I tried this morning and this afternoon south Avon and 10 oz. would not stick, frustrating. I did stop and help a guy dig one out right at the ramp. He rented a 4WD and the front hubs didn't engage so he was in 2 WD and buried. We wound up dropping the tire pressure from 25 to 14 and got it out. While digging him out there was a 2 ft. hole where somebody else was stuck and the goober didn't fill in his hole! I would have been pissed if I dropped it that so I filled in that one also. 
I'm almost ready to go pier fishing....If I only knew how, lol
Good luck guys


----------



## surfchunker (Apr 10, 2006)

sucked to be us too today, one blow toad and one small pomp, rode down to 55 and it was packed again, turned around went to 32 and then 38 and your right it was ripping, did see one kid about 10 land a nice pup. came back down to Frisco and fished the hole at the end of the street, not much but got a 17" pup there yesterday and guy beside us got a 16 and 40 incher


----------



## bronzbck1 (Jun 13, 2007)

Tommy got a big 51" pig this afternoon north of Avon


----------



## surfchunker (Apr 10, 2006)

I saw the pic it was a hog for sure


----------



## cooper138 (Aug 8, 2012)

Tommys was a surf pig for real. Just came in from soaking baits all night. Nada.


----------



## Drumdum (Jan 6, 2003)

Good deal,hope the pigs are coming like they did two years ago.. Thanks for the report..


----------



## surfchunker (Apr 10, 2006)

Heading to Avon


----------



## buckstand (Sep 17, 2014)

Fished 25 from 7:30 till 3 PM, no drum, one 13" Black Drum on a piece of shrimp "Rivers" double drop rig and blues on the drum rigs. The blues would more or less hook themselves on those 7/0 circle hooks it was not my fishing skill by any means. Just cast past the first breaker and its blues territory. Just enough grass to be aggravating. 6 ozs would hold well till the grass built up. From 25 to 27 fishermen as thick as Geese in a park. I might go a time or two more before I leave to go home but I've bout' had enough of the crowd. One guy came flying by between me (standing at my rods) and my truck. Glad my wife was not walking toward the rods or I was walking back to my truck and not paying attention like I sometimes do, lol.
Congrats to Tommy on his pig!!


----------



## dlpetrey (Oct 30, 2013)

I understand that 43 is now open all the way to the point. Hopefully that will spread the crowd out some.


----------



## Papa-T (Sep 5, 2011)

My wife and I hooked into a couple keepers today. 24 1/4" drum and a 25" drum. Fresh drum, FF and stuffed grilled jalapeño's for dinner. What a day.


----------



## Drumdum (Jan 6, 2003)

Papa-T said:


> My wife and I hooked into a couple keepers today. 24 1/4" drum and a 25" drum. Fresh drum, FF and stuffed grilled jalapeño's for dinner. What a day.

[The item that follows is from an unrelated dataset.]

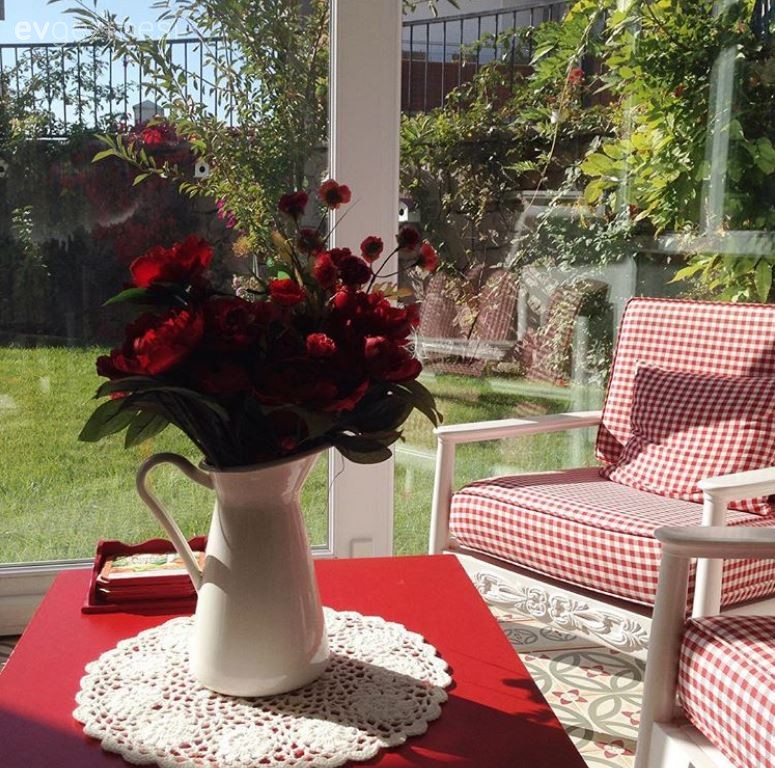 Aygün Hanım'ın Kırmızı-Beyaz Vurgulu Kış Bahçesinde Yeni Yıl Dekoru..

 Sounds like an AWESOME MEAL to me!!


----------



## buckstand (Sep 17, 2014)

Papa-T said:


> My wife and I hooked into a couple keepers today. 24 1/4" drum and a 25" drum. Fresh drum, FF and stuffed grilled jalapeño's for dinner. What a day.

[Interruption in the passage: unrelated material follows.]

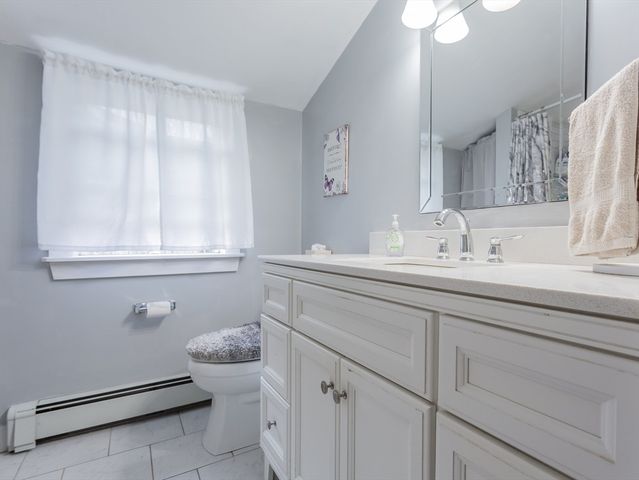 58 Chestnut Rd, Halifax, MA 02338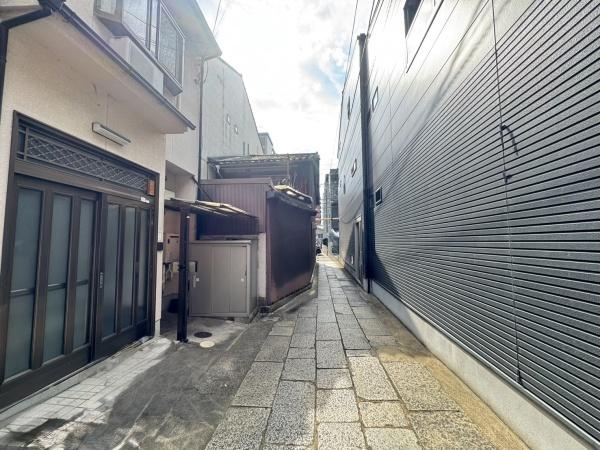 京都市中京区越後突抜町の中古一戸建て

That was a good day!! Good going!!


----------



## buckstand (Sep 17, 2014)

The end of the trail for me headed home tomorrow but ended on a good note. Yesterday I found a little honey hole, for me any how, Fished two hours before high tide till dark. I didn't want to get into the tournament crowd so I hiked in a place with one rod, bait in a small cooler, a folding chair and a little necessary tackle in case I broke off ... and one Mountain Dew, lol Threw a mullet chunk out in the suds 15 min. one hit, 33.5" I'm thinking well a blind squirrel does find an acorn every now and then. About 45 min and 6 blues later another one hit, 30"! Caught a few more blues and that was it. The bugs moved in and I moved out. All in all a decent two weeks, a big crowd the last two weeks. Managed to catch some kind of fish everyday but one (the wind blew its butt off that day). Bluefish everywhere, if you got mullet you could catch em' all you want 10" to 15". Fair amount of Black Drum although small I did catch one, legal size. Sea Mullet did fair caught on fishbites shrimp and sandflea (I did see sandfleas in the surf) . All fished released. They're happy and I'm happy. Love the new Akios btw.
See you next time OBX, buckstand out!


----------